■ **ENTRIES SHOWN**
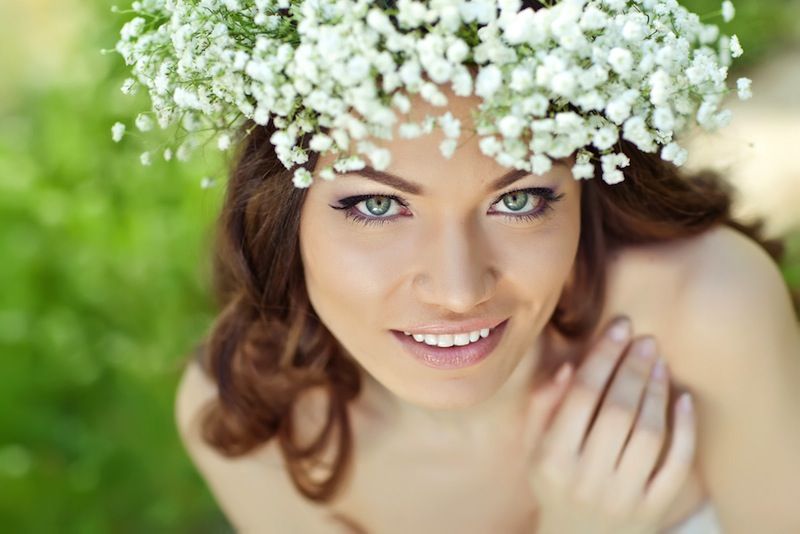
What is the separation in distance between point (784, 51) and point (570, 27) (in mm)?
4858

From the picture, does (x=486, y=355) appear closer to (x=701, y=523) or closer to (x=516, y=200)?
(x=516, y=200)

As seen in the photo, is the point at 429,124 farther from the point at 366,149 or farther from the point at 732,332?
the point at 732,332

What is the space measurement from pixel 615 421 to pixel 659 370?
175mm

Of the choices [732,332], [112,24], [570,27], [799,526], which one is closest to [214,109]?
[570,27]

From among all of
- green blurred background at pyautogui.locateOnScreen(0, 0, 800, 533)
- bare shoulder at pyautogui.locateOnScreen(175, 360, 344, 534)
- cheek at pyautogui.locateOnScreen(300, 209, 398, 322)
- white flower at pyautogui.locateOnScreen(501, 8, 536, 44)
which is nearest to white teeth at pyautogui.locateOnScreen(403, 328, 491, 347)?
cheek at pyautogui.locateOnScreen(300, 209, 398, 322)

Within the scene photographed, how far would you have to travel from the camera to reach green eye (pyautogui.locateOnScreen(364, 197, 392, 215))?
209 cm

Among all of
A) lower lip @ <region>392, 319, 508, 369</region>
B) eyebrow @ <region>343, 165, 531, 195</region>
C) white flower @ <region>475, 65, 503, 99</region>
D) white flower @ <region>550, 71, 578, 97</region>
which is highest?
white flower @ <region>550, 71, 578, 97</region>

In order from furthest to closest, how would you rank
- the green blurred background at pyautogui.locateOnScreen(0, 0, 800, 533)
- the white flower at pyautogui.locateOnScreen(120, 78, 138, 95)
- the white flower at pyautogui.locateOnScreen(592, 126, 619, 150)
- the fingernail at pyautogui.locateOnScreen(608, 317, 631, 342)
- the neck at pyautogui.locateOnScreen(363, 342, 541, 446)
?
the green blurred background at pyautogui.locateOnScreen(0, 0, 800, 533) < the neck at pyautogui.locateOnScreen(363, 342, 541, 446) < the fingernail at pyautogui.locateOnScreen(608, 317, 631, 342) < the white flower at pyautogui.locateOnScreen(120, 78, 138, 95) < the white flower at pyautogui.locateOnScreen(592, 126, 619, 150)

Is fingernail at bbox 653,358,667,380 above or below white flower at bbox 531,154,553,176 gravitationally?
below

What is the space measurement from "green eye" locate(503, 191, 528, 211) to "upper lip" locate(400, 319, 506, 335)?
25 cm

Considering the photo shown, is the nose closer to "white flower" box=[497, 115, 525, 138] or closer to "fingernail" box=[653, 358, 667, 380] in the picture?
"white flower" box=[497, 115, 525, 138]

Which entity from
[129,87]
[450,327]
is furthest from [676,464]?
[129,87]

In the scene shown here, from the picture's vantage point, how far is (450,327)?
2193 mm

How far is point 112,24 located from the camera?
15.7 ft
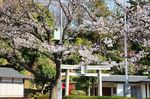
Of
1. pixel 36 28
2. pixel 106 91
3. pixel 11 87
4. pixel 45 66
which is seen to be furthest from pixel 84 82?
pixel 36 28

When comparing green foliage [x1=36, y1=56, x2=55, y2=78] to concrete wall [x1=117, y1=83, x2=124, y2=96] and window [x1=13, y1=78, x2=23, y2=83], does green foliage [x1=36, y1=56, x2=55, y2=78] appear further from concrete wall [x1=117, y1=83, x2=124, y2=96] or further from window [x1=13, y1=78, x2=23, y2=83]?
concrete wall [x1=117, y1=83, x2=124, y2=96]

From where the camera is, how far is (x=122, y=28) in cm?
1220

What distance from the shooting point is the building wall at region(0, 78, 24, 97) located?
31.2 m

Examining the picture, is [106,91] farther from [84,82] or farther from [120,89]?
[84,82]

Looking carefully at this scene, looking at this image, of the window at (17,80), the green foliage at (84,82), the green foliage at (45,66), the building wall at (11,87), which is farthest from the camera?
the green foliage at (84,82)

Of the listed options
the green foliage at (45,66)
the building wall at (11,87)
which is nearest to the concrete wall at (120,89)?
the green foliage at (45,66)

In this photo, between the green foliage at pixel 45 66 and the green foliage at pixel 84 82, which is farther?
the green foliage at pixel 84 82

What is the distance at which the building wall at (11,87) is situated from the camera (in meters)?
31.2

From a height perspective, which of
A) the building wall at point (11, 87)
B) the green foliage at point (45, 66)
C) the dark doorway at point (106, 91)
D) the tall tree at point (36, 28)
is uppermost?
the tall tree at point (36, 28)

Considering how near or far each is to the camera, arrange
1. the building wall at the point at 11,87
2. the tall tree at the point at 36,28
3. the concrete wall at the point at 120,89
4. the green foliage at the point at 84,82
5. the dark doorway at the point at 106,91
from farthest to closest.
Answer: the dark doorway at the point at 106,91, the concrete wall at the point at 120,89, the green foliage at the point at 84,82, the building wall at the point at 11,87, the tall tree at the point at 36,28

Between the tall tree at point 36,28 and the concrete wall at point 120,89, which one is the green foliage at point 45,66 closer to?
the concrete wall at point 120,89

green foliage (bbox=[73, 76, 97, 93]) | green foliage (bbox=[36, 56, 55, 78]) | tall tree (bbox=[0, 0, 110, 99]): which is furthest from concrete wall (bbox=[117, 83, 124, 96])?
tall tree (bbox=[0, 0, 110, 99])

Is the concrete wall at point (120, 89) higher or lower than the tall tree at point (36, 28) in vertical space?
lower

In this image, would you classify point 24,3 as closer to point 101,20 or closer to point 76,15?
point 76,15
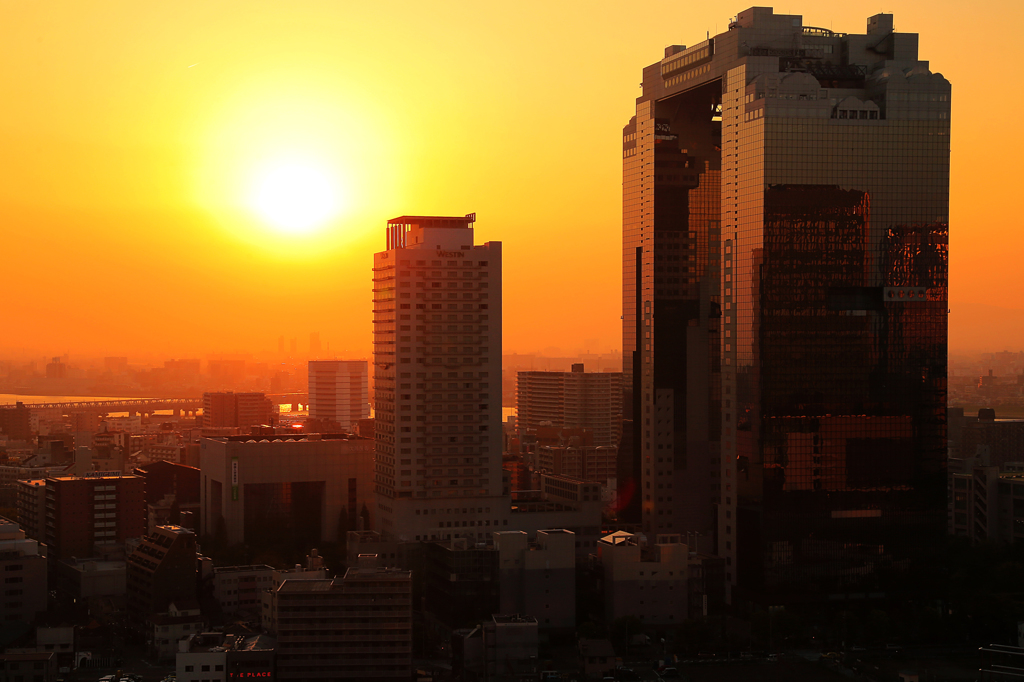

■ **PROBLEM REQUIREMENTS**
Count the lines in the items above that contain the word "this", treating uppercase and lowercase letters as different. Give only the number.

■ **TASK ANSWER**
3